Franziska Pux

theter ensemble - opernball 2017 - Franziska Pux

Auszug aus den Tagebüchern der Franziska Pux, Band I

In originaler Rechtschreibung und Zeichensetzung, anonymisiert

  1. April 2009

Heut vor der ersten Stunde schon ham wir uns alle auf die Stühle auf den Tischen gesetzt und beschlossen, das auch in Geschichte zu tun. Ich hab eigentlich gedacht, dass die N. uns nicht da oben sitzen lässt, sie hats aber getan! Also haben wir die ganze Geschichtsstunde da oben sitzend verbracht. Hat ganz gut geklappt. Die C. z.B. hat sich natürlich bezüglich des Runterfallens etwas gesorgt und gesagt „Wenn ich da jetzt runterfall, bin ich mit 14 tot!“ Es ist aber keiner runtergefallen.

Es war lustig, das mit dem Overhead projizierte so auf Augenhöhe zu haben, aber das an der Tafel hat man schlecht gesehen. Auch beim Beten war das Kreuz gar nicht so weit oben. Ich hab am Anfang kaum singen können, hab so lachen müssen. Beim Eintrag schreiben wars a bissle blöd, weil wir zu zweit auf der gleichen Unterlage (= Geschichtsbuch Seite 118) geschrieben haben.
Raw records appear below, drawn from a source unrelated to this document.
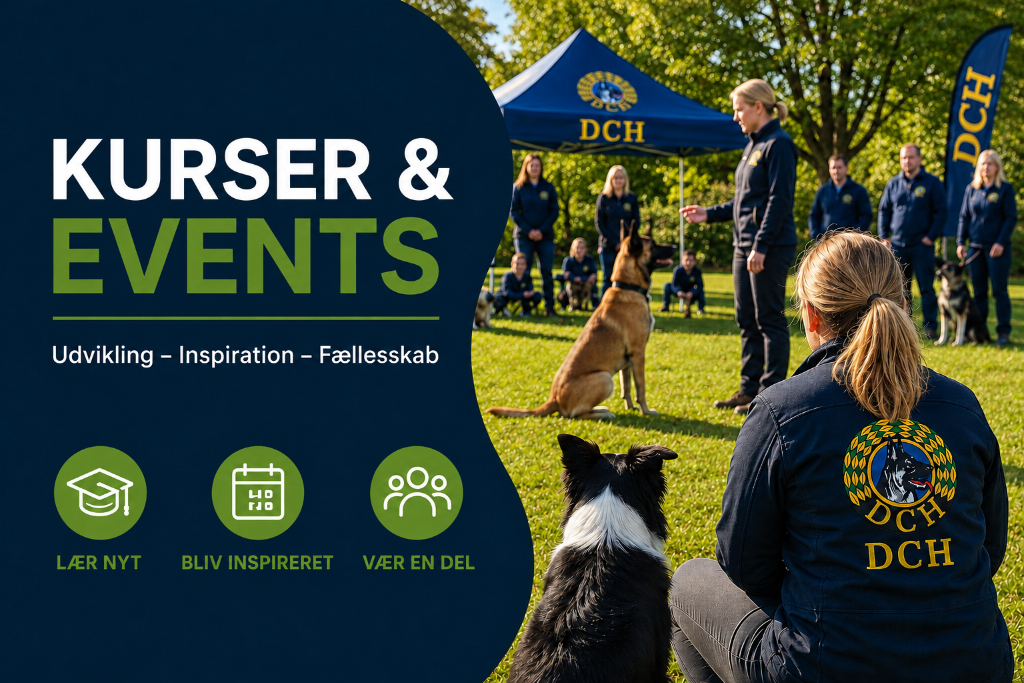 KURSER &
EVENTS

Udvikling – Inspiration – Fællesskab

LÆR NYT
BLIV INSPIRERET
VÆR EN DEL

DCH

DCH

DCH
DCH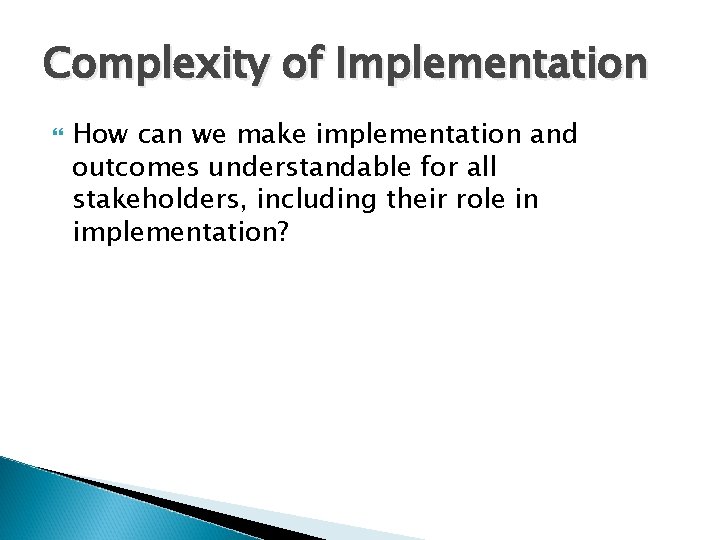 Complexity of Implementation

How can we make implementation and outcomes understandable for all stakeholders, including their role in implementation?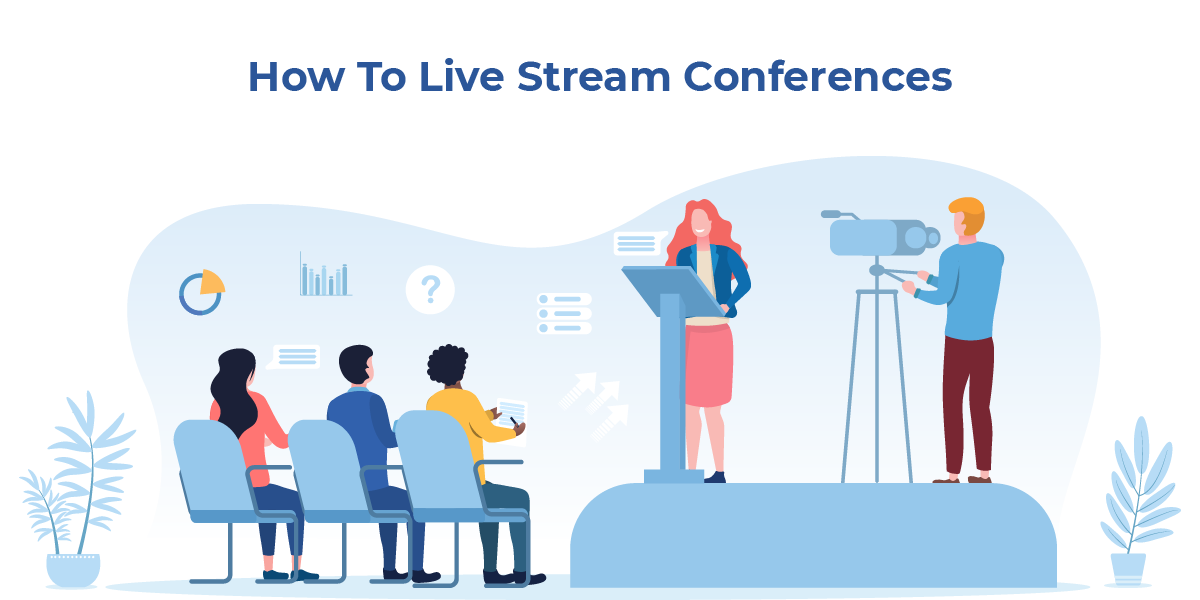 How To Live Stream Conferences

?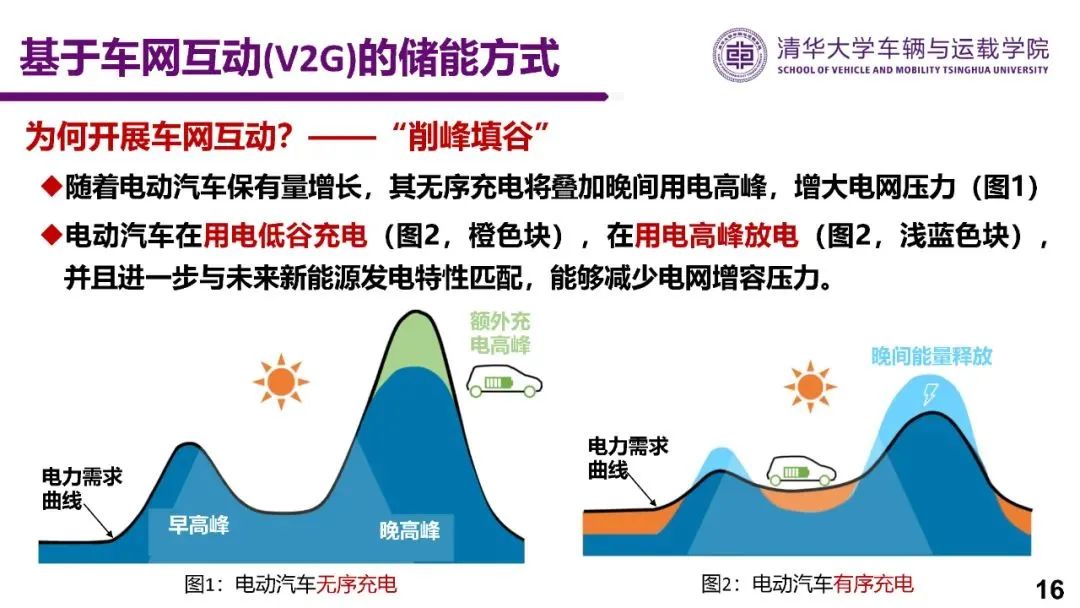 基于车网互动(V2G)的储能方式

清华大学车辆与运载学院
SCHOOL OF VEHICLE AND MOBILITY TSINGHUA UNIVERSITY

为何开展车网互动？——“削峰填谷”

◆随着电动汽车保有量增长，其无序充电将叠加晚间用电高峰，增大电网压力（图1）

◆电动汽车在用电低谷充电（图2，橙色块），在用电高峰放电（图2，浅蓝色块），并且进一步与未来新能源发电特性匹配，能够减少电网增容压力。

额外充电高峰

电力需求曲线

早高峰

晚高峰

图1：电动汽车无序充电

晚间能量释放

电力需求曲线

图2：电动汽车有序充电

16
In Englisch haben wir Rabbitproof fence fertig geguckt, aber die A. hat den schönen Film durch ihre Zwischen- und Nachbesprechungen a bissle kaputt gemacht. Ich versteh nicht, warum die immer mit Gewalt niemanden in der letzten Reihe sitzen haben will. In Deutsch sind wir wieder oben gesessen. Ich hätte gewettet, dass und die N. sofort runterholt, aber wir durften oben bleiben. Weil man mich vom Lehrerplatz in dieser Position vor lauter A. und H. gar nicht sieht, konnt ich twilight weiterlesen und mit T.s deutschem vergleichen. In der Pause ham wir gerätselt, was „His laughter had an edge“ heißt; es heißt „Sein Lachen hatte einen nervösen Unterton“. […]

War mit B. wieder Inlinern. War wieder sehr schön. Hab heut die bunt geringelten Zehen-Knie-Socken angehabt, dass ich mir nicht wieder die Wade aufrubbel, aber die Zehen nicht in die Zehenlöcher der Socken gesteckt, das find ich unbequem für die Zehen.